● Given records:
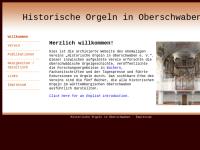 Historische Orgeln in Oberschwaben e. V.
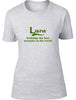 Lane Probably The Best Surname In The World Ladies T Shirt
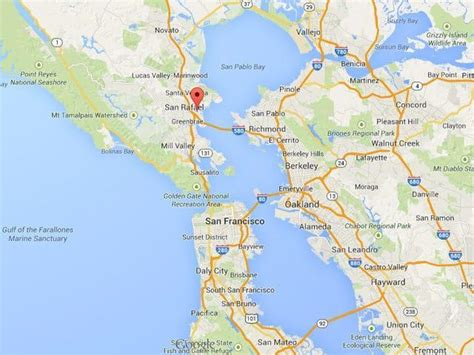 map of sausalito area location dr six phd therapist marin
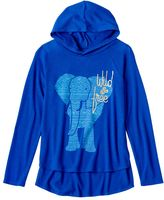 Mudd Girls 7-16 Supersoft Plush Foil Graphic High-Low Hooded Tee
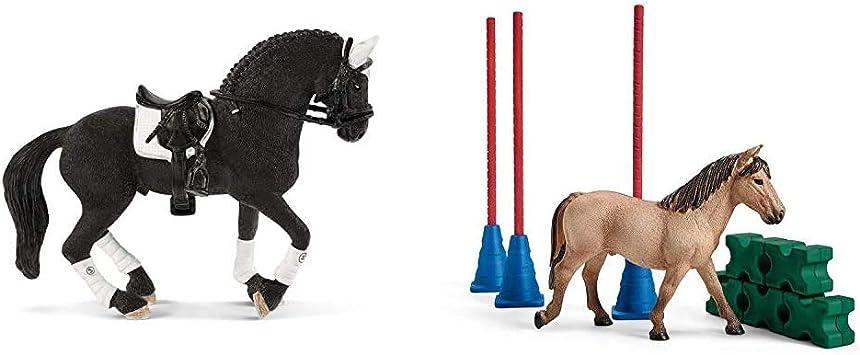 SHL42457 Étalon Frison Figurine de l/'univers HORSE CLUB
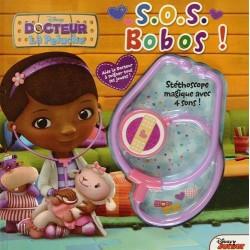 Docteur La Peluche - S.O.S. Bobos ! - Stéthoscope magique avec 4 sons !
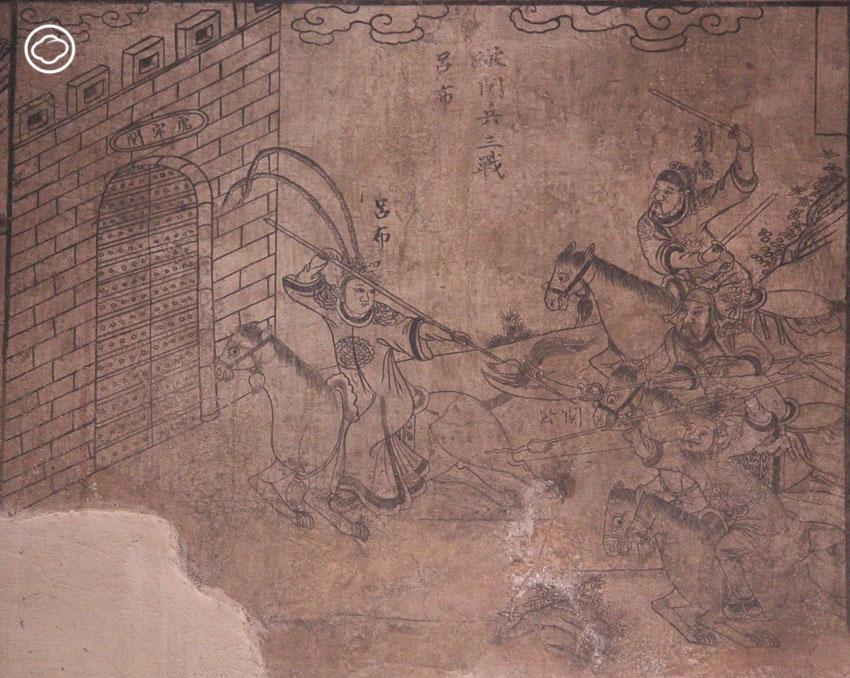 วัดประเสริฐสุทธาวาส, จิตรกรรม, สามก๊ก, วัดไทย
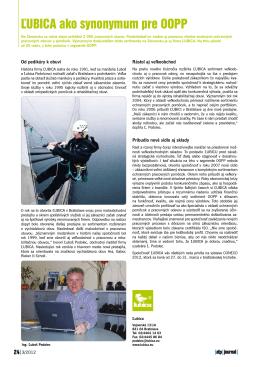 ATP Journal 3/2012
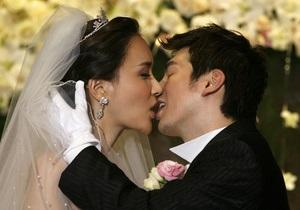Ученые: влюбленные люди выглядят в среднем на семь лет младше одиноких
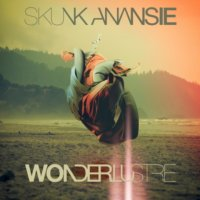 Skunk Anansie - Wonderlustre (2010) / Alternative Rock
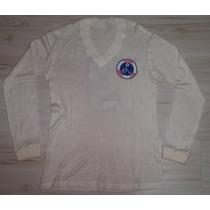 Busca Camisa de futebol com manga longa com os melhores preços do ... 272b9b16d6974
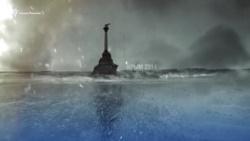 На Страстную пятницу в Севастополе провели «полулегальный» крестный ход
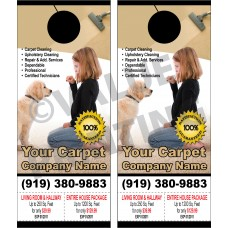 Carpet Cleaning Door Hanger #3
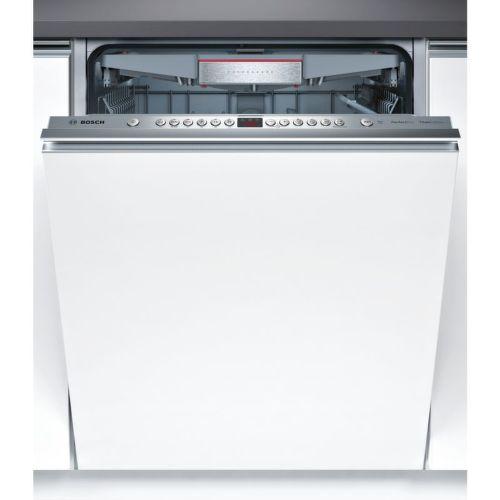 BOSCH SMV46TX02E, Vestavná myčka nádobí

● About this task:
Apart from the pictures, all of the data should be repeated exactly.

● Written response:
 Historische Orgeln in Oberschwaben e. V.
 Lane Probably The Best Surname In The World Ladies T Shirt
 map of sausalito area location dr six phd therapist marin
 Mudd Girls 7-16 Supersoft Plush Foil Graphic High-Low Hooded Tee
 SHL42457 Étalon Frison Figurine de l/'univers HORSE CLUB
 Docteur La Peluche - S.O.S. Bobos ! - Stéthoscope magique avec 4 sons !
 วัดประเสริฐสุทธาวาส, จิตรกรรม, สามก๊ก, วัดไทย
 ATP Journal 3/2012
Ученые: влюбленные люди выглядят в среднем на семь лет младше одиноких
 Skunk Anansie - Wonderlustre (2010) / Alternative Rock
 Busca Camisa de futebol com manga longa com os melhores preços do ... 272b9b16d6974
 На Страстную пятницу в Севастополе провели «полулегальный» крестный ход
 Carpet Cleaning Door Hanger #3
 BOSCH SMV46TX02E, Vestavná myčka nádobí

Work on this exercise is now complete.